Included in these assets at September 30, 2006 are $8.3 billion of assets held through the 20 collateralized debt obligation, or CDO, Issuers we have sponsored, including $1.4 billion in four CDOs sponsored for RCC, and $1.9 billion held in warehouse facilities for CDOs which had not closed as of September 30, 2006 for which we have been engaged as the collateral manager.
 
We attract investment funds through the sponsorship of investment vehicles, including CDO issuers, public and private investment partnerships, TIC programs and a real estate investment trust, or REIT. We arrange for the funding of these vehicles through short, medium and longer-term bank financing, CDO issuances and equity investments. We believe that we have developed a unique combination of origination channels to provide such funding, including a network of international investment banks for our CDOs, international and national banks and investment banks both for our short, medium and longer-term debt financing and for equity financing of RCC, and a national network of independent broker-dealers for our investment partnerships and TIC programs.

4

 
Our assets under management are primarily managed through the investment vehicles we sponsor. As set forth in the table below, the number of investment vehicles we have sponsored grew significantly in 2006:
 
   
CDOs
 
Limited Partnerships
 
TIC Property Interests
 
Other Investment Funds
 
As of September 30, 2006 (1)
                 
Financial fund management 
   
19
   
11
   
   
 
Real estate 
   
1
   
5
   
4
   
 
Commercial finance 
   
   
2
   
   
1
 
Resource Europe 
   
   
   
   
 
     
20
   
18
   
4
   
1
 
As of September 30, 2005 (1)
                         
Financial fund management 
   
11
   
9
   
   
 
Real estate 
   
   
4
   
1
   
 
Commercial finance 
   
   
2
   
   
2
 
     
11
   
15
   
1
   
2
 
 

 
(1)
All of our operating segments, except for Resource Europe, manage assets on behalf of RCC.

Financial Fund Management

General. We focus our financial fund management operations on the sponsorship and management of CDO issuers and the management of RCC. We conduct our financial fund management operations through three principal subsidiaries:
 
 
·
Apidos Capital Management, LLC, or Apidos, which invests in, finances, structures and manages investments in bank loans.
 
 
·
Ischus Capital Management, LLC, or Ischus, which invests in, finances, structures and manages investments in asset-backed securities or ABS, including residential mortgage-backed securities, or RMBS, and commercial mortgage-backed securities, or CMBS.
 
 
·
Trapeza Capital Management, LLC, or Trapeza, a joint venture between us and an unrelated third party, which originates, structures, finances and manages investments in trust preferred securities and senior debt securities of banks, bank holding companies, insurance companies and other financial companies.

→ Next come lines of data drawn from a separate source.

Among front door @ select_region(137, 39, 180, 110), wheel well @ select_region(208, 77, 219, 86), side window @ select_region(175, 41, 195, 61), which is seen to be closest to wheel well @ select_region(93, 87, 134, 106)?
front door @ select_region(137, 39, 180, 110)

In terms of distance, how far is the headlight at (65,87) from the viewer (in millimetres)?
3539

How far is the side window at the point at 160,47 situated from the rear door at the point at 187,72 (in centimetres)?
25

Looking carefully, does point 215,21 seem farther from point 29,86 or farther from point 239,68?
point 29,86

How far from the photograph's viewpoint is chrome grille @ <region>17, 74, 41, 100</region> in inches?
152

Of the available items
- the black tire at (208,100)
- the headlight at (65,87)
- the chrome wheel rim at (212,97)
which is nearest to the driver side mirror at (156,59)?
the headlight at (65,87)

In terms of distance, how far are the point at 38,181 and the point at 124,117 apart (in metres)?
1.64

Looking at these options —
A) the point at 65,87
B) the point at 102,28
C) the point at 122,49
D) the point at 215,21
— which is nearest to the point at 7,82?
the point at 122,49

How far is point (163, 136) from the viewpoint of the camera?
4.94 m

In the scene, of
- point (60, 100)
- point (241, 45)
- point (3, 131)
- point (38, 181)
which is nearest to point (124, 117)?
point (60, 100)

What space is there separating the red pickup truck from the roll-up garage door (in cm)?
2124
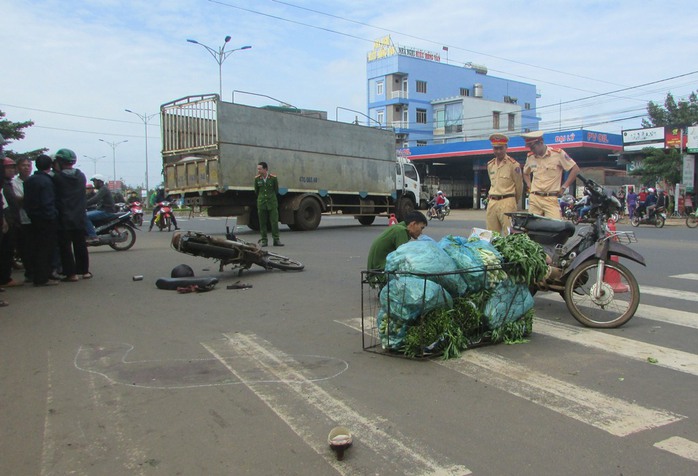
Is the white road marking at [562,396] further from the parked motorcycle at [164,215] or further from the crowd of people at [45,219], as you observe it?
the parked motorcycle at [164,215]

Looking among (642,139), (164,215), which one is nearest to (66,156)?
(164,215)

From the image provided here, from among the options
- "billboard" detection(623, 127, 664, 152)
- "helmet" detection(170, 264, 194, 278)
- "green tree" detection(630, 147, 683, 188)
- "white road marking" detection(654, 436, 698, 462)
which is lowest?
"white road marking" detection(654, 436, 698, 462)

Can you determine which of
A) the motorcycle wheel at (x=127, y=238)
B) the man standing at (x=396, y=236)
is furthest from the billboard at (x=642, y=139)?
the man standing at (x=396, y=236)

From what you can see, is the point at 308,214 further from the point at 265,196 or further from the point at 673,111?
the point at 673,111

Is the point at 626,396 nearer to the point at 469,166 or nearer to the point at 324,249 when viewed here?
the point at 324,249

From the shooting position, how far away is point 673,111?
52688 millimetres

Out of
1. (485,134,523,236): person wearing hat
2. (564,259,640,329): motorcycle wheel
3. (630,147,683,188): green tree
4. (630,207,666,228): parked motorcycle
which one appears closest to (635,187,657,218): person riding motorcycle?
(630,207,666,228): parked motorcycle

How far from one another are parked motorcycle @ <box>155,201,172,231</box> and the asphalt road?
14.0m

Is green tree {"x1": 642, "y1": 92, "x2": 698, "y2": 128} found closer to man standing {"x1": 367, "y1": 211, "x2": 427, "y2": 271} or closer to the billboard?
the billboard

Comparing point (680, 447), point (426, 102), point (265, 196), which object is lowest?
point (680, 447)

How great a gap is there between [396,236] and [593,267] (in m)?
2.06

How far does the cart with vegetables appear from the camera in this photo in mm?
4414

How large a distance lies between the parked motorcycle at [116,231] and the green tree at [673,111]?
51436 millimetres

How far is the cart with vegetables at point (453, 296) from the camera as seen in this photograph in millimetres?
4414
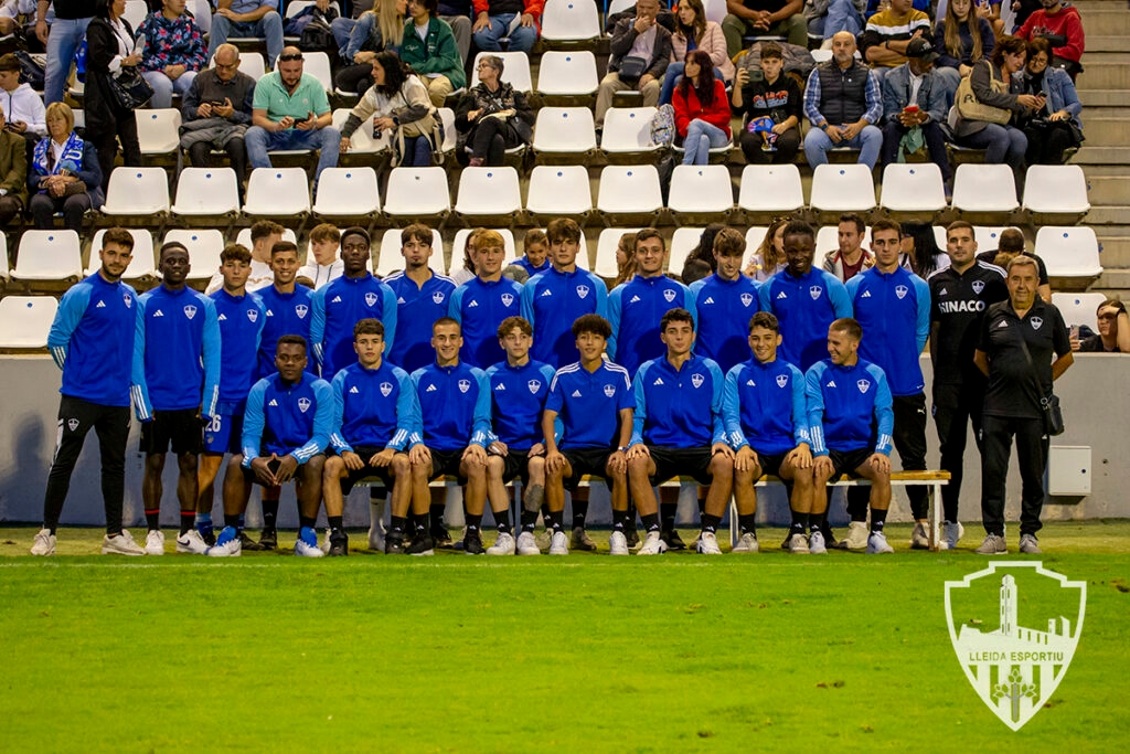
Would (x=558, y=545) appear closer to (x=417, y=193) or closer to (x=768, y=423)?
(x=768, y=423)

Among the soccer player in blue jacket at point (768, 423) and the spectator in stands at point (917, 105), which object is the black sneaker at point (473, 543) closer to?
the soccer player in blue jacket at point (768, 423)

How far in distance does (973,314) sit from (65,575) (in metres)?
5.91

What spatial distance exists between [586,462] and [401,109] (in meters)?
5.99

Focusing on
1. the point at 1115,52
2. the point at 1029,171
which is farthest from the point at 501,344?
the point at 1115,52

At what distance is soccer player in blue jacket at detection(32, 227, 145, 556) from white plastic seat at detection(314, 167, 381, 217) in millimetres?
4828

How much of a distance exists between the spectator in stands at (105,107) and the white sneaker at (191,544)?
622 centimetres

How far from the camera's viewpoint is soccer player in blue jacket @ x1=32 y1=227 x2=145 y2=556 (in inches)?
417

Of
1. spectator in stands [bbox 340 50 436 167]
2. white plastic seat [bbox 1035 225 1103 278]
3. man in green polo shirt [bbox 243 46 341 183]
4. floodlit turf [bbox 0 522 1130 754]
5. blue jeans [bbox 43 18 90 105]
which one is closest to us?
floodlit turf [bbox 0 522 1130 754]

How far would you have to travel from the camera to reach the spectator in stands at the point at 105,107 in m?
15.7

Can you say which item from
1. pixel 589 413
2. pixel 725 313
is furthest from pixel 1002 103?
pixel 589 413

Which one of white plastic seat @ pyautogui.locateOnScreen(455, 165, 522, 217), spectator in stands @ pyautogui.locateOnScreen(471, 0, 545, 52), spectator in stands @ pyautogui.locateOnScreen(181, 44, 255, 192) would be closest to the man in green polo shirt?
spectator in stands @ pyautogui.locateOnScreen(181, 44, 255, 192)

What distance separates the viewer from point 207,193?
15680 mm

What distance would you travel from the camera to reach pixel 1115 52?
17.8 meters

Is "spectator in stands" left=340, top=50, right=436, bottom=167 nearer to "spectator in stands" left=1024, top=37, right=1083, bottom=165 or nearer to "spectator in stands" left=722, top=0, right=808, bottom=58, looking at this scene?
"spectator in stands" left=722, top=0, right=808, bottom=58
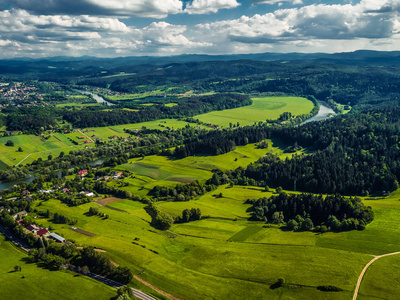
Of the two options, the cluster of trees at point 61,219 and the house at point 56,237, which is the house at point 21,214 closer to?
the cluster of trees at point 61,219

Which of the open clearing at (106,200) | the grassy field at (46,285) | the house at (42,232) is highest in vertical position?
the house at (42,232)

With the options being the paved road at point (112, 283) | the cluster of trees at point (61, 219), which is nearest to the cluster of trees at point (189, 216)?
the cluster of trees at point (61, 219)

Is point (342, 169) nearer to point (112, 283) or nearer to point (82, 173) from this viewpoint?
point (112, 283)

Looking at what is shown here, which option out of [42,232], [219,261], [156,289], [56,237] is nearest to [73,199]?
[42,232]

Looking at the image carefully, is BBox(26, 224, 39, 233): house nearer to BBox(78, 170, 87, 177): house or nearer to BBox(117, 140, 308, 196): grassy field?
BBox(117, 140, 308, 196): grassy field

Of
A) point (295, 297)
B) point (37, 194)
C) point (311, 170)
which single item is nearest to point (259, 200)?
point (311, 170)

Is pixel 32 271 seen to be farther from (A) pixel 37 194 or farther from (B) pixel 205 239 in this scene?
(A) pixel 37 194
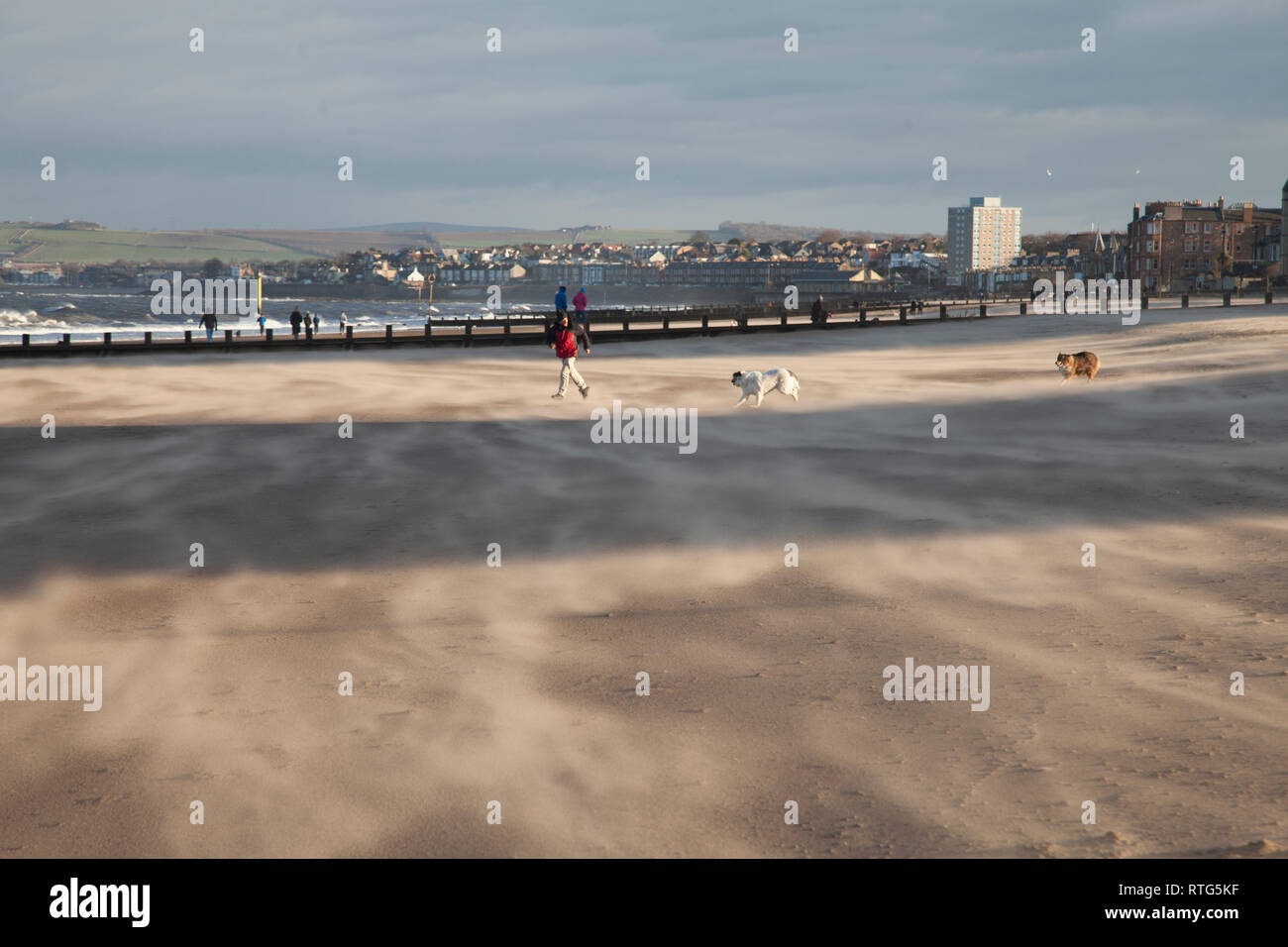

CDOs. In general, CDOs are issued by special purpose entities, which we refer to as CDO issuers, that hold portfolios of debt obligations. A CDO issuer typically issues two or more series of CDOs of different seniority, as well as equity (sometimes referred to as “preference shares”) to fund the purchase of a portfolio of assets. The series of CDOs are typically rated based on portfolio quality, diversification and, among the series of CDOs being issued, structural subordination. The equity issued by the CDO issuer is the “first loss” piece of the CDO issuer’s capital structure, but is also generally entitled to all residual amounts available for payment after the CDO issuer’s obligations to the holders of the CDOs have been satisfied.
 
      We have focused on the sponsorship of CDO issuers whose CDOs are backed by assets purchased through Ischus, Apidos and Trapeza and the management of their assets. We acquire assets for our CDO issuers principally in transactions with the issuers of those assets, and are responsible for the evaluation of assets proposed for inclusion in the CDO issuer’s portfolio. We analyze the creditworthiness of the issuers of the portfolio assets, the assets themselves and the asset servicers through a credit committee made up of individuals with expertise in the targeted asset class. CDOs must be rated by one or more rating agencies in order for them to be eligible for many of the institutional investors to whom they are marketed; accordingly, we apply rating agency standards when evaluating assets for inclusion in a CDO issuer’s portfolio.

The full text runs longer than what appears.